* begin MATERIAL *

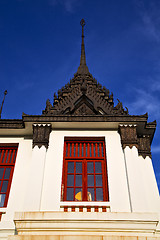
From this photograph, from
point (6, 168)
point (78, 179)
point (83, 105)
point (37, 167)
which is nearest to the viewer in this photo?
point (37, 167)

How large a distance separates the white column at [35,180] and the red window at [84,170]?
820 millimetres

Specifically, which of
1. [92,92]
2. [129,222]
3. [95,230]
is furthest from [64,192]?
[92,92]

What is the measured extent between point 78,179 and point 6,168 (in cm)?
272

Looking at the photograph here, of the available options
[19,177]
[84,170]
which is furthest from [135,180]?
[19,177]

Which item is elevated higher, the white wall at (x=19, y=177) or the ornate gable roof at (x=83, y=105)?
the ornate gable roof at (x=83, y=105)

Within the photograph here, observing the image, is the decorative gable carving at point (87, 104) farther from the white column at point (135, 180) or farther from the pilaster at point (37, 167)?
the white column at point (135, 180)

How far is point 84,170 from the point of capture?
912 centimetres

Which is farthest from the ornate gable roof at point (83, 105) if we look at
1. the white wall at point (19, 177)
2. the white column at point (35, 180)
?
the white column at point (35, 180)

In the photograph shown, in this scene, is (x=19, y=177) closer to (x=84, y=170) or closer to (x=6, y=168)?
(x=6, y=168)

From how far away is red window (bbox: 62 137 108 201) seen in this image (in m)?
8.66

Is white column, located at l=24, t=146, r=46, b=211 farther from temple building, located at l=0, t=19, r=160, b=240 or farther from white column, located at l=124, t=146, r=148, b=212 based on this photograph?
white column, located at l=124, t=146, r=148, b=212

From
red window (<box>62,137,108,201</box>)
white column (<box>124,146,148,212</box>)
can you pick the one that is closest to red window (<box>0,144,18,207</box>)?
red window (<box>62,137,108,201</box>)

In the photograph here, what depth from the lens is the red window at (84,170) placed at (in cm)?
866

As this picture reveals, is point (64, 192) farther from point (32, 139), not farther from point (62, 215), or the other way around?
point (32, 139)
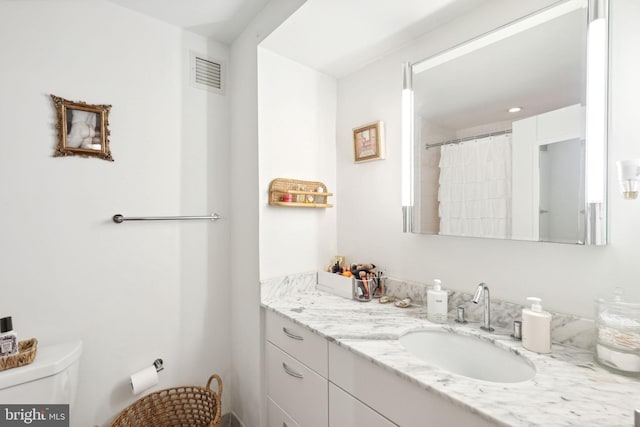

* end MATERIAL *

TASK DESCRIPTION:
Pull out every line of the rows above that contains the word "white", copying each one in full.

FINISHED ANSWER:
How large a distance separates the white column at [35,180] and the red window at [84,170]?
Which item is elevated higher, the white wall at (x=19, y=177) or the ornate gable roof at (x=83, y=105)?
Within the photograph here, observing the image, is the decorative gable carving at point (87, 104) farther from the white column at point (135, 180) or farther from the pilaster at point (37, 167)?
the white column at point (135, 180)
1. the white wall at point (19, 177)
2. the white column at point (35, 180)
the white column at point (35, 180)
Is white column, located at l=24, t=146, r=46, b=211 farther from temple building, located at l=0, t=19, r=160, b=240 or farther from white column, located at l=124, t=146, r=148, b=212 based on this photograph?
white column, located at l=124, t=146, r=148, b=212
white column (<box>124,146,148,212</box>)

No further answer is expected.